(Okuma Metni)
Seçimler biteli henüz iki hafta oldu ama siyaset hala
milletin dilinden düşmüyor. Sebebi ise sandıktan öyle bir sonuç çıktı ki seçmen
âdete siyasi partilerin kucağına bomba koydu. Çıkan sonuç hiç bir siyasi
partiyi memnun etmedi tabii HDP hariç.
HDP bu seçimin en kârlı partisi durumunda barajı aşmasıyla
hazine yardımına hak kazandı. HDP kimin oylarıyla baraj aştı tartışması seçim
sonucunda en çok konuşulan konulardan birisiydi ama üzerinde çok durulmadı.
Sebebi ise HDP, Ak Parti ve CHP seçmenlerinden aldığı oyla
barajı aşmasıydı. Bu konu konuşuldukça iki partide kamuoyunda etkilenecekti. Gündem
çok çabuk değişti, çünkü seçmen hiçbir partiye tek başına iktidar şansı
vermedi. Bu sonuç en çokta 13 yıldır iktidarda olan Ak Parti’de soğuk duş etkisi
oluşturdu. Hiç alışık olmadıkları bir sonuç karşısında ne yapacaklarını
şaşırdılar.
Hemen durum değerlendirmesi yapmaya başladılar her kafadan
bir ses çıkmaya başladı. Kendilerine bir yön çizemiyorlardı. Suçu kime
atacaklarını bilemediler. Aşağı tükürseler sakal yukarı tükürseler bıyık misali
ne yapacaklarını şaşkınlığını yaşadılar.
Bu durumu fırsat bilen Abdullah Gül durumdan vazife
çıkartarak akıl hocalığı yapmaya çalıştı. Bir anda 3 dönemlikler sevinmeye
başladı. Gül etrafında toplanmaya başladı. Gül, çok akıllı bir hamle yaparak
Davutoğlu’na ince bir ayarla cesaret vermeye çalıştı. Asıl niyet saraya mesaj
vermekti. Adrese teslim olmuş ki saray bu durumdan endişelenmeye başladı. Birlik
olup beni diskalifiye edecekler korkusuna kapıldı. Üzerine Abdullah Gül'ün
danışmanının çıkardığı kitapta tuzu biberi oldu. Bu konuya aşağıda devam
edeceğiz şimdi kaldığımız yerden devam edelim.
Sonuçlar koalisyon diyordu kim kiminle koalisyon yapabilir
bu konu üzerinde hemen çalışımlar başlandı. Seçimden hemen sonra Ak Parti’li
bir ekip MHP ile temasa geçti.
Temaslar sıcak geçiyordu. Her ne kadar ekranlarda kırmızıçizgiler
konuşulsa da gayrı resmi görüşmeler sıkı pazarlıklar çerçevesinde işliyordu. Ak
Parti başka kimse ile temas kurmuyordu. Ne CHP ne HDP ile temas yoktu. Çünkü seçmeni
bu duruma onay vermiyordu
Aynı durum MHP’de de geçerliydi. CHP ye çok uzak olmasalar
da işin içine HDP girdiğinden bu kapı sonuna kadar kapalıydı. CHP bu konuda çok
çaba sarf etse de MHP noktayı koymuştu.

(Alıştırma Yönergesi)
Seçim sonrası koalisyon görüşmelerini konu alan yukarıdaki yazıyı, son cümlesinden sonrasını yazarak sürdürünüz.

(Veri Bölümü)

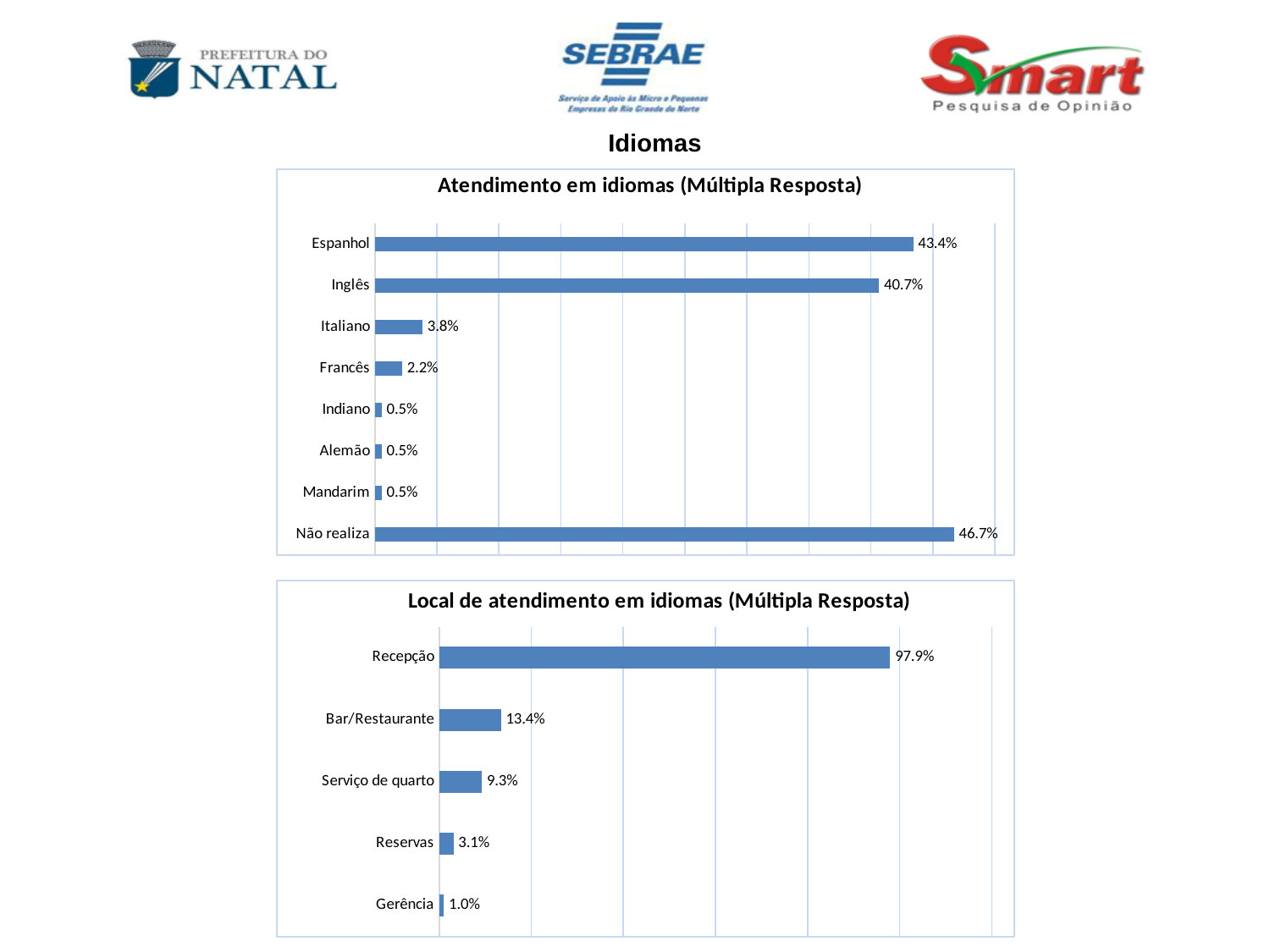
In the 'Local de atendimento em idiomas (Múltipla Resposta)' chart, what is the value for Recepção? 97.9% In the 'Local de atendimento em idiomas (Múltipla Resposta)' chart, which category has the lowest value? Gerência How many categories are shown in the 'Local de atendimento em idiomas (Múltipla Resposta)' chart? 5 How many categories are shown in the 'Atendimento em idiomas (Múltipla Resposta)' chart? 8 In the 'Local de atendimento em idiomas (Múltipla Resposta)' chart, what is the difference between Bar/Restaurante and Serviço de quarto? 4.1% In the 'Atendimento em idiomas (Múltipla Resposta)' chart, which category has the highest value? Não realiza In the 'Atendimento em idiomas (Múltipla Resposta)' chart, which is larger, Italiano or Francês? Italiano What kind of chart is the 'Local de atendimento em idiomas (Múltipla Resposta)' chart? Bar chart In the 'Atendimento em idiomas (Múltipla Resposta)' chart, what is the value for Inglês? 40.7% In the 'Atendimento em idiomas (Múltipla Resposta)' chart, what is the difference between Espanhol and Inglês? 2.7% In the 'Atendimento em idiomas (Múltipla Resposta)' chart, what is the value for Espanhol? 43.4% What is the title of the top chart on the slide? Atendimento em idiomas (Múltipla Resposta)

(Cevap Alanı)
Ak Parti içerden fokurdamaya devam ediyordu. Parti 3’e
bölünmüş ekiplerden oluşmaya başladı. Saray, Davutoğlu ve Gül ekibi. Tüm
ekipler kendi geleceği için siyasete yön vermeye çalışıyordu.
Sarayın stratejisi saray hükümetin kurulması tarafı değil
çünkü diğer partilerin sarayı köşeye sıkıştırmak için her türlü hamleyi yapacak
olmasıdır. Sayısal olarak ta çoğunluğun ellerinde olması sarayı ters düz
yapabilirlerdi. Yolsuzluklar ve hukuksuz uygulamalar gün yüzüne çıkarsa saray
halkın gözünde itibar kaybeder kahraman olarak çıktığı yoldan kimine göre vatan
haini kimine göre hırsız kimine göre ise hayallerini yıkan olacaktı. İşte bu
yüzden gidilecek erken seçimde kaybettiği kanı tekrar döndürerek tek başına
iktidar olmayı deneyecekti. Sonucun aynı çıkması durumu içinde şu yorumu
yapacaktı. Kaybedecek bir şeyimiz yok en azından denemedik demeyelim diye böyle
bir yolun izlenmesi için çaba sarf ediyor ama yeni seçimlere yeni genel
başkanla gitmeyi planlıyor.
Davutoğlu ekibi durumun farkında ipler elindeyken ipleri
bırakmayı düşünmüyordu. O yüzden tabana en yakın gelen bir parti ile hemen koalisyon
kurmak istiyor. Bu yüzden gayrı resmi temasları hızlandırıyor. Bu parti MHP,
Davutoğlu'nun fazladan verdiği bakanlıklar falan umurunda değil yolsuzlukların
soruşturulması kendi işine geliyor bu yolla sarayı diskalifiye edip kendini
kurtarma derdinde.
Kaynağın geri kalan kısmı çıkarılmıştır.